金芙将金岭岩做的事情和金訾的病情一一道出,加之这几天的压力和委屈一起,一吐而净。
薛宁心疼,义愤填膺,骂道:“闻胥凭什么这么对你,实在是太过分了,按我说,你就直接离开,反正拿钱的不是你,是你哥,让他找你哥,你哥嫂也不是啥好东西。”
金芙也在考虑离开的可能性,但显而易见的是,闻胥不会轻易让她离开。
金芙沉默没有回答。
在薛宁看来,金芙就是不敢反抗,恨铁不成钢:“你这个性子,你得被金岭岩欺负死,姐妹,要学会反抗啊,现在是法治社会,金岭岩还能一手遮天不成。”

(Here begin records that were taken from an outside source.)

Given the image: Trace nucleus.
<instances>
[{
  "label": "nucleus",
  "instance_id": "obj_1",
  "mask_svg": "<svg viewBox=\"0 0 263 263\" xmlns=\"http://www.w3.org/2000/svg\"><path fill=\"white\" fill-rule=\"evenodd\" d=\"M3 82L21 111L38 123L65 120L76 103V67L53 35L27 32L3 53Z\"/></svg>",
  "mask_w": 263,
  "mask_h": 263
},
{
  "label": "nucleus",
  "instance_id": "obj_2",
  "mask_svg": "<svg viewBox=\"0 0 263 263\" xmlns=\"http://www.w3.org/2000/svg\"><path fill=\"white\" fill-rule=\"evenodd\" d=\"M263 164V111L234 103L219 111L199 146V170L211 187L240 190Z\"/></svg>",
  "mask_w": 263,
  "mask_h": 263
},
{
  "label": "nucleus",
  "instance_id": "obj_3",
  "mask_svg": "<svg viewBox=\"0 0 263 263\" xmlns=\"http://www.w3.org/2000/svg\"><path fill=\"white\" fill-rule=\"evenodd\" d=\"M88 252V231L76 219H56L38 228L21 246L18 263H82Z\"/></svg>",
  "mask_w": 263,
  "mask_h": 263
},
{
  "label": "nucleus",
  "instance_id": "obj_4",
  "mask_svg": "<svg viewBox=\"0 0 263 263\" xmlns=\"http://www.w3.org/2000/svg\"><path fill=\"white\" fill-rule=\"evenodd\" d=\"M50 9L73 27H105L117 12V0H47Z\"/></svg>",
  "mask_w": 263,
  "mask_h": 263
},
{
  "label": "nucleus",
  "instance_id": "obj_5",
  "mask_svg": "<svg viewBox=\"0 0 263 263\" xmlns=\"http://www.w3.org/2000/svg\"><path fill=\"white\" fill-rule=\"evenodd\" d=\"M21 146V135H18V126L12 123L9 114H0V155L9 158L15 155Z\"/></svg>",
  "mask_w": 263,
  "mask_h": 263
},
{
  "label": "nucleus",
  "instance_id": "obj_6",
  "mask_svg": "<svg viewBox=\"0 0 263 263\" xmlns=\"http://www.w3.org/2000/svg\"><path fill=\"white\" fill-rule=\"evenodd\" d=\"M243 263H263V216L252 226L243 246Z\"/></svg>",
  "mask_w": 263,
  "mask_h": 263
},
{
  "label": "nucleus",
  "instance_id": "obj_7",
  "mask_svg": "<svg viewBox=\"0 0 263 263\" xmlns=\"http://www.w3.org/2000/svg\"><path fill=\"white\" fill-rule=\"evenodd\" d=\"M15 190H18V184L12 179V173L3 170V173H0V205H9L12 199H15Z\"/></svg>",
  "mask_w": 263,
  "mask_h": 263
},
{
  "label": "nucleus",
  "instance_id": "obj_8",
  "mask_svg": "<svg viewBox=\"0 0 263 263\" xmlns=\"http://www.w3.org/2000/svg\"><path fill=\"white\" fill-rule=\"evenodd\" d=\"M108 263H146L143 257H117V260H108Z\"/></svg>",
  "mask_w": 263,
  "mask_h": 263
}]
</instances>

金芙莫名也生出了勇气,或许她的确应该勇敢打破现状,不破不立,况且她真的要一辈子给闻胥当情人吗?
显然她心里的声音是不愿意的。
和薛宁分别后,金芙到别墅的时候,已经是夜深。
闻胥见到金芙回来,悬着的心终于放了下来,嘴上却忍不住冷嘲热讽:“我还以为你跟别的男人跑了呢?”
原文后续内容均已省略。